**TASK BRIEF**. Begin with the line that contains "Which object, the" and transcribe each line after it, up to and including the last line of the listing below.

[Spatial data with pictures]
------------
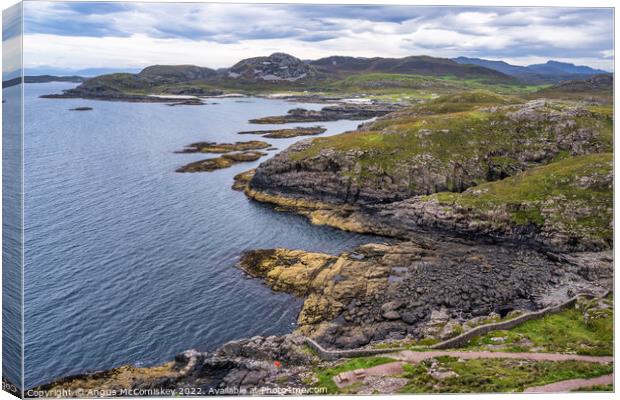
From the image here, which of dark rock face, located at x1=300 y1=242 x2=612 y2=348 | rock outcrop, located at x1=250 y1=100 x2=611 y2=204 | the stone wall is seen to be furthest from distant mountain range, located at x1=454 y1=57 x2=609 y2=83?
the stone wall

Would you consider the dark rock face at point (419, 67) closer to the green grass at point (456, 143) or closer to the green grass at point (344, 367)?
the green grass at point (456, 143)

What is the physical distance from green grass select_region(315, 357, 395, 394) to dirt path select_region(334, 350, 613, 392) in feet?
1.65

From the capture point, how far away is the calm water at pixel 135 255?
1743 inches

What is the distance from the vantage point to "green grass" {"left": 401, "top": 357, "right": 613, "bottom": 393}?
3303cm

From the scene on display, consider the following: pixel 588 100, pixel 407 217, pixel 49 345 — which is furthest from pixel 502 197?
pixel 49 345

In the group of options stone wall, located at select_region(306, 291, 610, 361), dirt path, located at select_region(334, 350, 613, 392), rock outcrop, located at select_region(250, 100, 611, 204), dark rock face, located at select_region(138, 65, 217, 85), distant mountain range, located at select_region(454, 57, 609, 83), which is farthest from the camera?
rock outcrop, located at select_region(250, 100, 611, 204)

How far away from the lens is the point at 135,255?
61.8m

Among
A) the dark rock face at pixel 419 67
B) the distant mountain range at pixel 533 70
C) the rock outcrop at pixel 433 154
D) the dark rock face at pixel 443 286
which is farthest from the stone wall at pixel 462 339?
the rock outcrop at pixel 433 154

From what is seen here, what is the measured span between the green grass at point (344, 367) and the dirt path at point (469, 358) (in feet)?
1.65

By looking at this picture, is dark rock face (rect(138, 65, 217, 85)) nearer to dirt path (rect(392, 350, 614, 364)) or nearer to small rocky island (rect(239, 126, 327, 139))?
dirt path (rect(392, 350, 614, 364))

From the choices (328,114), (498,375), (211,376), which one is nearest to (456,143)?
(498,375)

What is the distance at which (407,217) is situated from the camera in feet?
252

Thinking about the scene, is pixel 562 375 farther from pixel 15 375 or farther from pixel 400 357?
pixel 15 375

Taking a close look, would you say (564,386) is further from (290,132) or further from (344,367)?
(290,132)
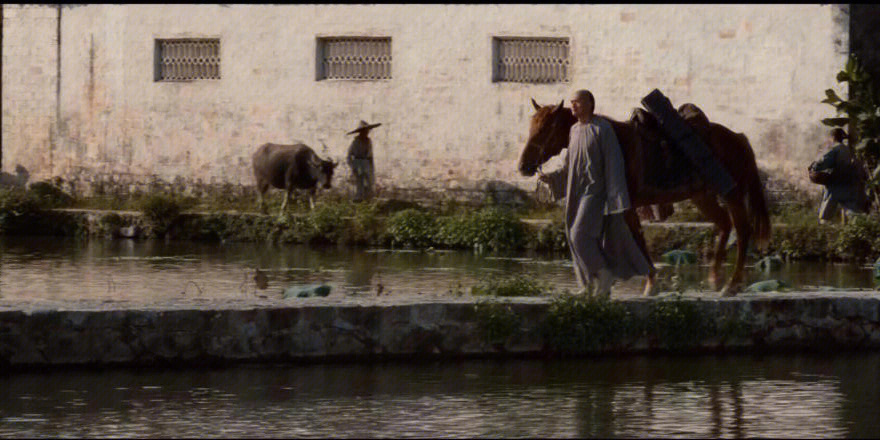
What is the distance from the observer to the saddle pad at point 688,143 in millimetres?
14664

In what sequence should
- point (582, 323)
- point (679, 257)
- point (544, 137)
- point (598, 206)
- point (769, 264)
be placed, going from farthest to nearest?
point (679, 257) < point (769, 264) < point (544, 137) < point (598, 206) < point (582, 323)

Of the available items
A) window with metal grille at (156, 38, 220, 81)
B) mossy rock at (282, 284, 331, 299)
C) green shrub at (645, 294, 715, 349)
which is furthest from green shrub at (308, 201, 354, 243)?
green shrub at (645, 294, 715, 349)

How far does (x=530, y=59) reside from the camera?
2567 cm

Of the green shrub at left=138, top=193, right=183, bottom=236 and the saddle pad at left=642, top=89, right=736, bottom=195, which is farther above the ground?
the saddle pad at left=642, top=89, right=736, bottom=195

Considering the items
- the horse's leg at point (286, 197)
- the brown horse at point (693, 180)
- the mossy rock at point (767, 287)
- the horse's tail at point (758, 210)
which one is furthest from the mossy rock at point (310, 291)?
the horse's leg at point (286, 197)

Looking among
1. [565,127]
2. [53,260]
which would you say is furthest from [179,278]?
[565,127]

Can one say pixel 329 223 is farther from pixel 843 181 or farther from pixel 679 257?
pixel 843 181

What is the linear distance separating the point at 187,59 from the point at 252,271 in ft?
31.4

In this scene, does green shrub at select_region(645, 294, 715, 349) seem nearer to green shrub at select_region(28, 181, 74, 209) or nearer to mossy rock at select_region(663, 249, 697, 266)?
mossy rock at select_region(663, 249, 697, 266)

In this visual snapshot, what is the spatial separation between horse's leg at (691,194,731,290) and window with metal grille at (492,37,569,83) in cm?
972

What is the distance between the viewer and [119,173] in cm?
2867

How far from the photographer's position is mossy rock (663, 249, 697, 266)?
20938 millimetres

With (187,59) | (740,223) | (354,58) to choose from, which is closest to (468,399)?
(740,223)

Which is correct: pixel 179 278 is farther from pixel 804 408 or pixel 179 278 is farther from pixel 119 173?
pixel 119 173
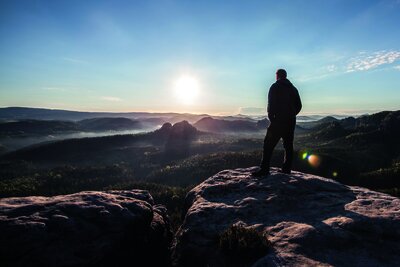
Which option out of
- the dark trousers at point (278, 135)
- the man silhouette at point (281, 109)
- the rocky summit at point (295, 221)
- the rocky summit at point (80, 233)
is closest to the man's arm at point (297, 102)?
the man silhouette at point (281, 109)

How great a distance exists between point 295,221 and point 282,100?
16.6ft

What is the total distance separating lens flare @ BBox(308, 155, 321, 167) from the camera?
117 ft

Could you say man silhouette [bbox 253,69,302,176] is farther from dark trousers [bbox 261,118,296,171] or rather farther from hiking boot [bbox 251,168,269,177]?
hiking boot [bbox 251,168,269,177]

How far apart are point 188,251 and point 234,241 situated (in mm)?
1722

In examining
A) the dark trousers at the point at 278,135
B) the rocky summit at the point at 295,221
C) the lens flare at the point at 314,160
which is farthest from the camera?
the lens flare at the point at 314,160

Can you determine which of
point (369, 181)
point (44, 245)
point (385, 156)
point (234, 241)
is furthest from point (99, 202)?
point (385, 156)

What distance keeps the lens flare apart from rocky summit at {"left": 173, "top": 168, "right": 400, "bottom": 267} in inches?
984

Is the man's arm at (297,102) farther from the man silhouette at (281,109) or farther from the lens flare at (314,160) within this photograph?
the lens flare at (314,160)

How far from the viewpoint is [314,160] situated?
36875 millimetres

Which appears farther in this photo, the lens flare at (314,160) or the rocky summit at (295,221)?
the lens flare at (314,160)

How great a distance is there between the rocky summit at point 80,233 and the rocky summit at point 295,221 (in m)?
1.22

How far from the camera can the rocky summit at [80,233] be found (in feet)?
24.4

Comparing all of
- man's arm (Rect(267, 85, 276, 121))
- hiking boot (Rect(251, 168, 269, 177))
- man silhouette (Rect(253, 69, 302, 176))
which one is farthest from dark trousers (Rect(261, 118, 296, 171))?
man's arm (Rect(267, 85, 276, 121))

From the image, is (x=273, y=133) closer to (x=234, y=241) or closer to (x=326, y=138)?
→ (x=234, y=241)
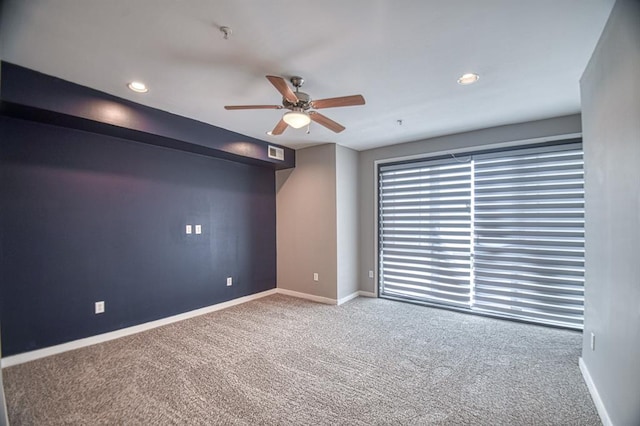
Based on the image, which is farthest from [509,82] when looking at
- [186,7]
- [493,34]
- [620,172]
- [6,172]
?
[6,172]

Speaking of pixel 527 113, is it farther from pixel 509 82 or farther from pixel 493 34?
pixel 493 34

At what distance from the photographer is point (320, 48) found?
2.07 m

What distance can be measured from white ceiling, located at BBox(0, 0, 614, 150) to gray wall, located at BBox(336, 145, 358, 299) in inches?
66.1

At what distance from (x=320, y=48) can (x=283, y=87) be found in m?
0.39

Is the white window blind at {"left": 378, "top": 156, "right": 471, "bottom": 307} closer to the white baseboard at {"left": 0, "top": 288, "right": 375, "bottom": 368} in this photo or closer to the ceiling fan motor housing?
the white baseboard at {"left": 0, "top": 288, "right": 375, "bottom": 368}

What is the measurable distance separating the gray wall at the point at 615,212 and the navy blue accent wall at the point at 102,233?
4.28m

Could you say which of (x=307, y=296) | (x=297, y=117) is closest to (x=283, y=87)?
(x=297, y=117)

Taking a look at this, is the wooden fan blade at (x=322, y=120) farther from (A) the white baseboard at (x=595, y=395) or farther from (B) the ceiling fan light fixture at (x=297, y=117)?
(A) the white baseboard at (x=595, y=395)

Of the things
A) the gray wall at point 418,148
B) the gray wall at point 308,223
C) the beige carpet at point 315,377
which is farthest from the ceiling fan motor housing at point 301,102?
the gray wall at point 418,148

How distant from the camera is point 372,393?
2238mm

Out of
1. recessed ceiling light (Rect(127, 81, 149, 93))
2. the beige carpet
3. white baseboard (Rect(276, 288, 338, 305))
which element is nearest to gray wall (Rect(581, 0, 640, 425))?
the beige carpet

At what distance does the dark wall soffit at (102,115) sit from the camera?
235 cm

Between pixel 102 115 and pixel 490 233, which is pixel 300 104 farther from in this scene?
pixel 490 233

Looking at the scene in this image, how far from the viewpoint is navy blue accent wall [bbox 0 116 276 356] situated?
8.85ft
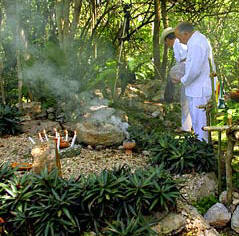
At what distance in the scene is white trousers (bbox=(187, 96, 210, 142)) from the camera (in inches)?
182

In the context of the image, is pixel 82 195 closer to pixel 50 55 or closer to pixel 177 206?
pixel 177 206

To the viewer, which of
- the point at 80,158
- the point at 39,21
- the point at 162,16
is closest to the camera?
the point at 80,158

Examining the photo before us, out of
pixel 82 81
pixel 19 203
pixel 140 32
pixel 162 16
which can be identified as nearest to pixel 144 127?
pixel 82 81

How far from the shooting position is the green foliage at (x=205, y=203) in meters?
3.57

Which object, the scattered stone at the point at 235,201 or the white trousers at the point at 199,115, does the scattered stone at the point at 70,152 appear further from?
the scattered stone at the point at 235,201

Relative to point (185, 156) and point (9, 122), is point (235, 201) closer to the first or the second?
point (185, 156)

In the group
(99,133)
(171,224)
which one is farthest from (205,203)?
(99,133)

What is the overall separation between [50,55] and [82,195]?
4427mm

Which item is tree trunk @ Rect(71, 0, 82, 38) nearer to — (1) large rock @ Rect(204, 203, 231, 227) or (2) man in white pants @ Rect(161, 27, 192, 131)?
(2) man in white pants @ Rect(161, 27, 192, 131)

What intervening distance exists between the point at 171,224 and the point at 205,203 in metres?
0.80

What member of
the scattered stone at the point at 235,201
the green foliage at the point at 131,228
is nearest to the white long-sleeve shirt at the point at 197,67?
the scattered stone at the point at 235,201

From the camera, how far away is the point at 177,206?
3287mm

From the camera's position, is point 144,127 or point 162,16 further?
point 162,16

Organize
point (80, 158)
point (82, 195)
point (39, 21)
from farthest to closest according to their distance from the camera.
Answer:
------------
**EXPECTED ANSWER**.
Which object, the scattered stone at the point at 235,201 or the white trousers at the point at 199,115, does the scattered stone at the point at 70,152 appear further from?
the scattered stone at the point at 235,201

Relative to point (185, 156) and point (9, 122), is point (235, 201) closer to the first or the second?
point (185, 156)

In the group
(99,133)
(171,224)
which one is farthest from (205,203)?
(99,133)

What is the overall separation between [50,55] and [82,195]?
4427mm

Which item is tree trunk @ Rect(71, 0, 82, 38) nearer to — (1) large rock @ Rect(204, 203, 231, 227) or (2) man in white pants @ Rect(161, 27, 192, 131)?
(2) man in white pants @ Rect(161, 27, 192, 131)

What intervening distance exists between the point at 171,224 and the point at 205,203 in metres?
0.80

What member of
the scattered stone at the point at 235,201
the green foliage at the point at 131,228
is nearest to the white long-sleeve shirt at the point at 197,67?
the scattered stone at the point at 235,201

From the camera, how far away is the point at 177,206?
3287mm

From the camera's position, is point 144,127 or point 162,16 further?
point 162,16

Organize
point (80, 158)
point (82, 195)
point (39, 21)
from farthest to closest according to their distance from the camera.
Answer:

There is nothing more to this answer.